Masuklah kita kepada kritik terhadap
pandangan Ibnu Rush mengenai kebenaran yang harus beredoman pada penalaran
demonstratif, dialektis atau metode retoris. Berpikir merupakan suatu kegiatan
untuk menemukan pengetahuan yang benar. Apa yang disebut benar bagi seseorang
belum tentu benar bagi orang lain. Karena itu, kegiatan berpikir adalah usaha
untuk menghasislkan pengetahuan yang benar itu atau kriteria kebenaran.pada
setiap jenis pengetahuan tidak sama kriteria kebenarannya karena sifat dan
watak pengetahuan itu berbeda. Pengetahuan tentang alam metafisika tentunya
tidak sama dengan pengetahuan tentang alam fisik. Alam fisik pun memiliki
perbedaan ukuran kebenaran bagi setiap jenis dan bidang ilmu pengetahuan.[4]
Umat Islam harus berijtihad[5]
sesuai dengan keyakinan masing masing dengan berdasarkan pada landasan landasan
ulama dahulu, karena perkembangan problematika semakin kompleks dan mendalam
maka ijtihad kita harus bersifat dinamis sesuai dengan perkembangan
permasalahan hukum khususnya dalam menggali pengetahuan akan kebenaran yang
terdapat dalam al-Qur’an. Sekarang yang harus kita pahami adalah bagaimana
menemukan kebenaran ilmu penegtahuan dengan menggunakan landasan epistimologi,
sebab dengan itu kita dapat mengetahui asal mula hukum sehingga muncul keyakinan
dan kepercayaan untuk patuh pada hukum yang ada. Dengan cara berfilsafat kita
tahu asal muasal hukum yang benar juga harus paham ranah epistemologi hukum
Islam. Jadi kajian filsafat wajib[6]
adanya karena ada dorongan hukum, dan saya sepakat mengenai pendapat Ibnu Rush,
tetapi yang perlu dikritisi disini adalah mengenai penemuan kebenaran yang
harus menggunakan metode metode yang tepat sesuai dengan perkembangan zaman dan
juga metode tersebut tidak mudah untuk disalah gunakan.

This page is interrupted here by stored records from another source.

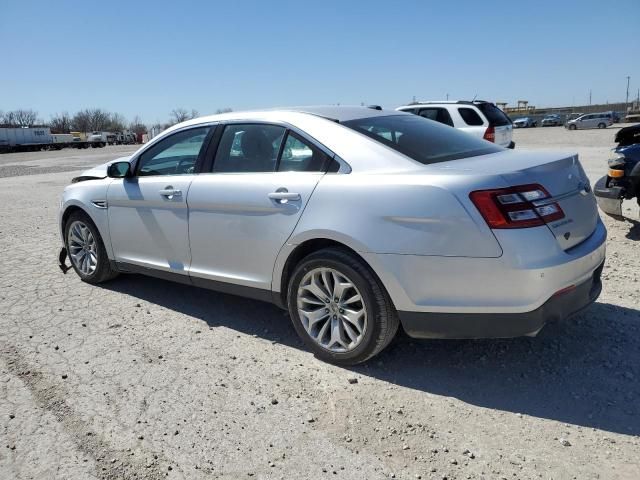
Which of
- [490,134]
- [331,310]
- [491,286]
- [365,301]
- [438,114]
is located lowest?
[331,310]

Menurut pandangan yang benar bahwa
segala sesuatu wajib dikembalikan kepada dasarnya atau landasan fundamental
hukum itu sendiri ;
a.
Kebebasan
Seorang Muslim atau masyarakat Muslim perlu membangun realitas
sosial dan peraturan peraturan hukumnya melalui cara cara yang damai dan sesuai
dengan peraturan yang berlaku tanpa meninggalkan nilai nilai agamanya. Dengan
berangkat dari kesadarannya sendiri dan realitasnya sendiri, seorang Muslim
atau masyarakat Muslim perlu menentukan sendiri jalan metodologis dan tujuan
yang hendak ditempuh tanpa harus terikat dengan jalan metodologis dan tujuan
hukum yang dibangun oleh ulama ulama tradisional. Dengan jalan seperti ini,
mereka sebagai Muslim sekaligus telah meletakkan “kebebasan untuk” yang
prospektif bagi dirinya karena semua problem yang dihadapi berangkat dari
kreatifitas dan kesadaran sendiri, baik dalam menentukan cara maupun tujuannya.[7]
Jadi prinsip kebebasan disini dibatasi
oleh diri kita sendiri, boleh kita berdemonstrasi asal tidak melebihi batas.
Teori Ibnu Rush tentang demonstratif dalam menemukan kebenaran malah disalah
gunakan oleh orang orang Eropa, karena mereka hanya mengandalkan akal yang liar
tanpa mempedulikan nilai nilai agama didalamya. Begitu pula dengan negara kita
dengan julukan negara demokrasi yang menempatkan rakyat sebagai posisi yang
penting, tetapi dalam perkembangannya tidak sesuai dengan kenyataan kerena
mereka tidak menggunakan nilai nilai dasar agama sebagai batasan mereka dalam
menyampaikan kebenaran yang menurut mereka benar.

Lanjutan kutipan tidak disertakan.